The developers on my team (and the testers as well) generally do exactly this (pull the value we are checking from the config to ensure that the feature works as designed). We also have a suite of configuration unit tests to verify that the values are set as expected for key values. We've enjoyed the benefits you mention in the majority of our tests, while limiting hard-coded configuration checks to a small set of very fast tests. For system integration / acceptance tests we grab the configuration from the product, to avoid duplicate configuration in our test configs.

The largest benefit is a separation of concerns. A good test should test one thing only. One test verifies that the feature works (the timeout happens when the config says it should); another test verifies that the value is correct. Hard-coding the value is testing two things at once.

While there is a risk of getting the values wrong twice, hard-coding the values in multiple tests doesn't really help with this (the test-writer is likely using copy-paste if they get it wrong twice, and will continue doing so if doing it more than twice) and does increase the maintenance costs of the test suite significantly, which discourages thorough testing.

Some of the configuration tests can look a bit silly; it's almost redundant to just look up a configuration value and check that it equals a hard-coded value. However, they do work and have saved us from bad config changes; and more elegant tests can also verify logic and configuration consistency (e.g., ensuring that no production environment URLs are in any non-prod configurations).

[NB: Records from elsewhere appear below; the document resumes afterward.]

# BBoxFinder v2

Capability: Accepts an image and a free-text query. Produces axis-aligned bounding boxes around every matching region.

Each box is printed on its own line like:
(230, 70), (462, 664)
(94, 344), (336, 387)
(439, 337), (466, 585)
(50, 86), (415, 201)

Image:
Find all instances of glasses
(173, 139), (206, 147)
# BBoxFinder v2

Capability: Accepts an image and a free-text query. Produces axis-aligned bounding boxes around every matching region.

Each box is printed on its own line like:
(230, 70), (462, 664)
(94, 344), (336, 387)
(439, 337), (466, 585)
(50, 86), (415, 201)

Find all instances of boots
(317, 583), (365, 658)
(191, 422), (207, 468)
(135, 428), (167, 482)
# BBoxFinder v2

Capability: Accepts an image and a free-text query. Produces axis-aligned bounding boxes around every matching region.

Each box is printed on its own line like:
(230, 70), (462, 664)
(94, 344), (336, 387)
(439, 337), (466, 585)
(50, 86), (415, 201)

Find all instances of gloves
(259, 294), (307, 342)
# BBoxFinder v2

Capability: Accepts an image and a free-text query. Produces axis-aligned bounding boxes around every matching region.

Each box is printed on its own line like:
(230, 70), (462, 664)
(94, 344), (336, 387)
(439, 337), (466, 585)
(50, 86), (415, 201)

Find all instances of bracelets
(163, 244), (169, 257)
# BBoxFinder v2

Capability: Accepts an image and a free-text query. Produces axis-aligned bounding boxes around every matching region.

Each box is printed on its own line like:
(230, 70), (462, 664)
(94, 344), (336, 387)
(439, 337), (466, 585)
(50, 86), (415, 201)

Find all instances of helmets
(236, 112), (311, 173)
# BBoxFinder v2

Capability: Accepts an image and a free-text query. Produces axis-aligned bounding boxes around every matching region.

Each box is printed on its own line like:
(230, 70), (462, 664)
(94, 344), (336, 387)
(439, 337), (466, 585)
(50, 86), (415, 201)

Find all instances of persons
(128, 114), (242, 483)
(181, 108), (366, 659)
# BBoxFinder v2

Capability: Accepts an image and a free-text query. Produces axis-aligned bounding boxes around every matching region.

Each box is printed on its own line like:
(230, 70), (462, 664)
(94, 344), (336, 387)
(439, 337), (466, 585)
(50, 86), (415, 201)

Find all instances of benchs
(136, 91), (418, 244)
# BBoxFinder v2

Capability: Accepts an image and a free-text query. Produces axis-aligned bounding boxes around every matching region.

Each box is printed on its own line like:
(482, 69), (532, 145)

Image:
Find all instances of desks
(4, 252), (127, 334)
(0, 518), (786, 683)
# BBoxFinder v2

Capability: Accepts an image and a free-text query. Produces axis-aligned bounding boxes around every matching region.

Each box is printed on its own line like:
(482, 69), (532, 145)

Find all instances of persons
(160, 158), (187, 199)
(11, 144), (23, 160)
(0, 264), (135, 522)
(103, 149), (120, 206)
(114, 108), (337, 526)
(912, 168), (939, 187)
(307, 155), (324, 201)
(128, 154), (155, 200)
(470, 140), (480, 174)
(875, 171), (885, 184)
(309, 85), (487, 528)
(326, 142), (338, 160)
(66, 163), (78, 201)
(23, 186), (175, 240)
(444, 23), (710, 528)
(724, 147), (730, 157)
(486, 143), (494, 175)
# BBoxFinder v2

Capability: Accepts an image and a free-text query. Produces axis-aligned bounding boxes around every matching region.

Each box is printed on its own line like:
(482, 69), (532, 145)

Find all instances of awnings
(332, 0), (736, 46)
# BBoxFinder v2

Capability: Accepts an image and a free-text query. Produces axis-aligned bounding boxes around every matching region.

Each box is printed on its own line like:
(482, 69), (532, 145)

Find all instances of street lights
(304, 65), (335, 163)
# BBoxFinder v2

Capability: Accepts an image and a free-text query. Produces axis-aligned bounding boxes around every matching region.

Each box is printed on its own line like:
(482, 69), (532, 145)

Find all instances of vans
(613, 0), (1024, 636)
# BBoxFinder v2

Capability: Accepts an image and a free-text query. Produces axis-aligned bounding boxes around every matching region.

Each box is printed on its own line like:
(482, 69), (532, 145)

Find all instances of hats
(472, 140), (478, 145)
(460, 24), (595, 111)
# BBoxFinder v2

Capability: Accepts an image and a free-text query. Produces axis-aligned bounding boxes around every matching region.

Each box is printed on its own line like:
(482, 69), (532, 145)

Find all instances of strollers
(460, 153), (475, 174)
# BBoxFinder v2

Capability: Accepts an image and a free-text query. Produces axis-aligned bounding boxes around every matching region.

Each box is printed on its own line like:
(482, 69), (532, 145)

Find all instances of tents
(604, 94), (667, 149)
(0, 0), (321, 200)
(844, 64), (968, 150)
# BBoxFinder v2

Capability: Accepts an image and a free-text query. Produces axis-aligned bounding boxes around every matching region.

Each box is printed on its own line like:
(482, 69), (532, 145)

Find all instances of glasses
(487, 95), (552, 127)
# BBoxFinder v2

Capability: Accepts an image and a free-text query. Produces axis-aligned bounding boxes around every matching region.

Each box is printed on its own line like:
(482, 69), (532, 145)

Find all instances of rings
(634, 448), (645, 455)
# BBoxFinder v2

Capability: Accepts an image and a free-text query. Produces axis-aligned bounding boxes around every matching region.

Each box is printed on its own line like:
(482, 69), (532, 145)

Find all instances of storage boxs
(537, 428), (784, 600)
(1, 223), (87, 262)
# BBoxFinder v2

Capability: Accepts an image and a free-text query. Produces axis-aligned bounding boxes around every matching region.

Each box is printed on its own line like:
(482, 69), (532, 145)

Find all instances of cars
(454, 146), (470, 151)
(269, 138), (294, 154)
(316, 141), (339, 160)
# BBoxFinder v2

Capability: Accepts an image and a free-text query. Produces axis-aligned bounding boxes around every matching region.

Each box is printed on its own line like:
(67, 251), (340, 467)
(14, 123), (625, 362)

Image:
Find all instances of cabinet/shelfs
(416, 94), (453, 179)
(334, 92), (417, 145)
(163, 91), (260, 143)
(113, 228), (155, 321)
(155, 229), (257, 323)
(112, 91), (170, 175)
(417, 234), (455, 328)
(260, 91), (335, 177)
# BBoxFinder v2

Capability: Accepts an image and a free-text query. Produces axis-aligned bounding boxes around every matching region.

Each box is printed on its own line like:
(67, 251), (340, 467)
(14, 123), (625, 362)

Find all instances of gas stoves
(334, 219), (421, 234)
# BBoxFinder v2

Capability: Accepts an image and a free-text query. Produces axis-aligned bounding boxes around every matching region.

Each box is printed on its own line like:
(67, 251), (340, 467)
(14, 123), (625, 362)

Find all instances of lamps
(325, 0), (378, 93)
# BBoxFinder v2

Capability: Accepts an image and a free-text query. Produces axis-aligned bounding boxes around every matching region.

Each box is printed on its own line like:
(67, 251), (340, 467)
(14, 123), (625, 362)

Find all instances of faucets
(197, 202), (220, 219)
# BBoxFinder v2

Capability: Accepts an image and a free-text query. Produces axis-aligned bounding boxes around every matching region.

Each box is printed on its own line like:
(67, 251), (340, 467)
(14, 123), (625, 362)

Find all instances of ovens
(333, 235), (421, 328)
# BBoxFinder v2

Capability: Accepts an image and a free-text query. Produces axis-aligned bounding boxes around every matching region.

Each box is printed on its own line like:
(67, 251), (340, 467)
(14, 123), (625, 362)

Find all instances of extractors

ETA: Testing configuration permutations does not generally make a ton of sense for our particular project. On projects where it did matter, I still took this approach and use the product configurations in the tests (increases code reuse with non-configuration tests). However, I also added asserts to verify the values under test are what the test expected, and those asserts had values or logic about the values hard-coded / stored in test configuration. I really don't see why you would hard-code something you could pull from a config unless the correctness of the value itself was currently under test.


When the same value is checked all the time autotest becomes nearly useless (no new knowledge of the product). Unless you check that the default value of timeout is set correctly in config-file. And in this case configuration value could not be used by tests and your devs are right.

But you are checking that the timeout works properly so it's not good for your autotest to check only the value provided by default.

If you have one check of this timeout in your test suite it would be preferable to check a randomly set timeout within a range of valid values. And after the test reset timeout to the system default value (300 seconds) or to the value before test (cause generally autotest should keep software in the same state as it was before test, if they are not integrated in dependent sequence of tests).

If you have two check, another one could be done with invalid value (if the system supposed to handle this case somehow).

There could be even more checks e.g. if error in this configuration feature has high impact on company reputation.

  • Yeah, I didn't mean to just use the value from the config file, but you can use it for creating relative values with offsets, like Timeout + 500ms, -500ms, etc.